═════ Material provided ═════
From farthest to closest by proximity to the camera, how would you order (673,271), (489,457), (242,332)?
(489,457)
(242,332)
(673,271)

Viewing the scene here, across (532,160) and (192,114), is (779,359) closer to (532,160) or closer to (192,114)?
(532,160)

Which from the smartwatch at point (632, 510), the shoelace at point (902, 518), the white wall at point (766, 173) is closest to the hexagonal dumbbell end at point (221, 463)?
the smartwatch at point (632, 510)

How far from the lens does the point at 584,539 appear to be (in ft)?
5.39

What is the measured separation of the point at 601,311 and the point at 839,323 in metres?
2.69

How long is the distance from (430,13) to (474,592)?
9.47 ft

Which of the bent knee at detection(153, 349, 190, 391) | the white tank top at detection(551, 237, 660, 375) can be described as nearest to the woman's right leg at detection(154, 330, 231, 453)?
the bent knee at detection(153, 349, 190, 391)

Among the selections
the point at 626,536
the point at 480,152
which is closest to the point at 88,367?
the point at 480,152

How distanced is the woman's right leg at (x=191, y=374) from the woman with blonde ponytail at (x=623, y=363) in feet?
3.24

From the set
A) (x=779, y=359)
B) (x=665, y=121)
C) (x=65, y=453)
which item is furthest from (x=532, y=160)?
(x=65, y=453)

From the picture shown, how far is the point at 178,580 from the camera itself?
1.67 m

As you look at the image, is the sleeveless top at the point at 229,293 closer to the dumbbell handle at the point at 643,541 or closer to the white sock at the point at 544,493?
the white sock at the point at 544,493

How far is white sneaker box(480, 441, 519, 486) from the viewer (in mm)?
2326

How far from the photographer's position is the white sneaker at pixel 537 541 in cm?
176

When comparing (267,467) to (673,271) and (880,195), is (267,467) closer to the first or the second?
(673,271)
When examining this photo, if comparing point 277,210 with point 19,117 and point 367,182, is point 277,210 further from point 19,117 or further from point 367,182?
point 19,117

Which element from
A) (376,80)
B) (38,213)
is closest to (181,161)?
═════
__What is being asked__:
Copy all of the entries above word for word, keeping every line the same.

__Right answer__:
From farthest to closest by proximity to the camera, how would you order (673,271), (489,457), (242,332)?
(489,457)
(242,332)
(673,271)

Viewing the scene here, across (532,160) and (192,114), is (779,359) closer to (532,160) or closer to (192,114)?
(532,160)

Which from the smartwatch at point (632, 510), the shoelace at point (902, 518), the white wall at point (766, 173) is closest to the hexagonal dumbbell end at point (221, 463)?
the smartwatch at point (632, 510)

How far from the lens does the point at 584,539 appear to be (in ft)?
5.39

What is the measured separation of the point at 601,311 and the point at 839,323 in metres?
2.69

How long is the distance from (430,13) to (474,592)?
9.47 ft

Which of the bent knee at detection(153, 349, 190, 391) | the white tank top at detection(551, 237, 660, 375) can be described as nearest to the woman's right leg at detection(154, 330, 231, 453)?
the bent knee at detection(153, 349, 190, 391)

Among the selections
the point at 626,536
the point at 480,152
which is closest to the point at 88,367?
the point at 480,152

How distanced is the woman's right leg at (x=191, y=374) from the woman with blonde ponytail at (x=623, y=363) in feet?
3.24

From the set
A) (x=779, y=359)
B) (x=665, y=121)
C) (x=65, y=453)
which item is furthest from (x=532, y=160)?
(x=65, y=453)

From the picture shown, how far is the point at 178,580 from the camera itself?
1.67 m

As you look at the image, is the sleeveless top at the point at 229,293 closer to the dumbbell handle at the point at 643,541 or closer to the white sock at the point at 544,493?
the white sock at the point at 544,493

How far is white sneaker box(480, 441, 519, 486) from the viewer (in mm)?
2326

How far from the photographer's position is the white sneaker at pixel 537 541 in cm?
176

When comparing (267,467) to (673,271) and (880,195), is (267,467) closer to the first or the second?
(673,271)
When examining this photo, if comparing point 277,210 with point 19,117 and point 367,182, is point 277,210 further from point 19,117 or further from point 367,182?
point 19,117

Which element from
A) (376,80)
B) (38,213)
is closest to (181,161)?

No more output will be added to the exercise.